Playgrounds and recreation centers are the beating heart of Philadelphia’s neighborhoods. They provide essential programs, services, and activities that help children and families to thrive. Now more than ever, communities need safe, high quality public spaces to recreate outside of the home. 

Recreation leader Dana Clark and the neighbors who call the 8th & Diamond Playground home have long outgrown the North Philadelphia park’s small one room recreation building. Programs at 8th & Diamond are popular with neighborhood kids, but there is always a waiting list because of the limited space in the recreation building. 

Thanks to a project led by The Division of Housing and Community Development, with additional funding from Rebuild and Council President Darrell Clarke, 8th & Diamond Playground is getting a much needed renovation. 

The $2.2 million project will double the size of the recreation building, adding a new reception area, a second multipurpose room, and renovations to the existing facility. The project will offer a new, brightly-lit, ADA compliant building entrance. Finally, 8th & Diamond is getting brand new playground equipment and tree plantings.

With a larger, more accessible building, Parks & Recreation will be able to offer more programming, and reach more residents. 

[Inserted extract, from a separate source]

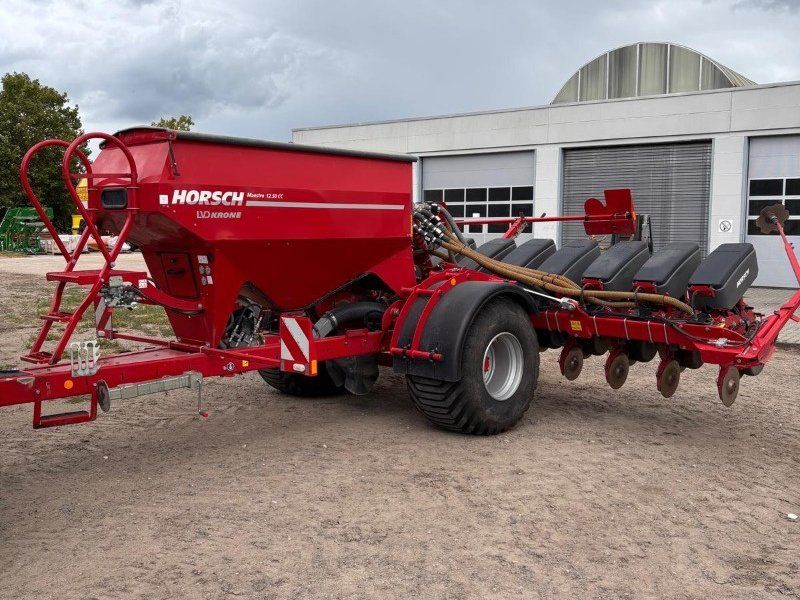 Horsch Maestro 12.50CC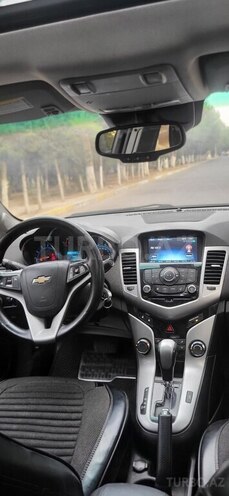 Chevrolet Cruze 2013, 300,500 km - 1.4 л - Bakı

“The renovation of 8th & Diamond Playground is at the heart of our effort to invest in this neighborhood. Good housing, strong social services, and places to play work together to help families succeed and communities thrive.” said Melissa Long, Director of the Division of Housing and Community Development. 

Recreation Leader Dana Clark, the 8th & Diamond Advisory Council, and the community look forward to joining the City to put the ribbon on their renovated facility this year.

Made possible by the Philadelphia Beverage Tax, Rebuild is a program to put hundreds of millions of dollars in critical facilities repairs to neighborhood parks, recreation centers, and libraries across Philadelphia. Two thirds of Rebuild sites are in high needs neighborhoods, and the majority of funds will be spent in predominately African-American and Hispanic communities.